Phase I trial of TAK‐385 in hormone treatment‐naïve Japanese patients with nonmetastatic prostate cancer

This open‐label, phase I dose‐finding study evaluated the gonadotropin‐releasing hormone antagonist, TAK‐385, in Japanese patients with nonmetastatic prostate cancer. In a two‐part design, patients received daily oral TAK‐385 at doses of 320 (loading, day 1)/80 (maintenance, day 2 and thereafter), 320/120, 320/160, or 360/120 mg for 28 days in a dose‐escalation phase (part A, n = 13), and at 320/80 or 320/120 mg for up to 96 weeks in a randomized expansion phase (part B, n = 30). Primary endpoint in both parts was safety, including dose‐limiting toxicity in part A. Secondary endpoints included pharmacokinetics, pharmacodynamics, and prostate‐specific antigen concentration. Ten (77%) patients in part A and all patients in part B experienced an adverse event; hot flush (part A, n = 4; part B, n = 15), viral upper respiratory tract infection (part A, n = 1; part B, n = 10), and diarrhea (part B, n = 8) were most frequent. No dose‐limiting toxicities were observed (part A). In 12 evaluable patients (part A), TAK‐385 was rapidly absorbed after a single loading dose; on day 28 (maintenance dose), median steady‐state T _max was ~1‐2 hours and mean t _1/2z was 67‐79 hours. All doses rapidly reduced testosterone concentrations to castration levels within 1 week. Durable reductions in prostate‐specific antigen of >90% from baseline were observed through 96 weeks. TAK‐385 appeared tolerable and resulted in sustained reductions in testosterone to castration levels at all doses. The lowest loading/maintenance dose required for a clinical effect was 320/80 mg.
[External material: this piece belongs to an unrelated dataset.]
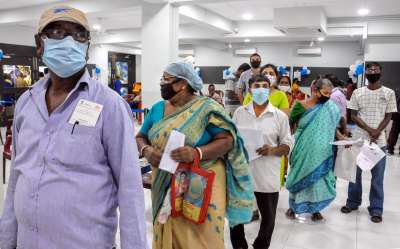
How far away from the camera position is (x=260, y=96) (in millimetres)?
2822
http://ClinicalTrials.gov: NCT02141659.

TAK‐385 is an orally active gonadotropin‐releasing hormone (GnRH) antagonist with rapid testosterone‐lowering effects in clinical studies, achieving effective and sustained castration in patients with prostate cancer without the initial testosterone surge observed with GnRH agonists. To date, clinical trials of TAK‐385 for the treatment of prostate cancer have been conducted in a predominantly Western patient population. Building on these data, the current study establishes an appropriate dose range for TAK‐385 in Japanese patients with non‐metastatic prostate cancer, and evaluates safety, pharmacokinetics, pharmacodynamics and preliminary efficacy in this population.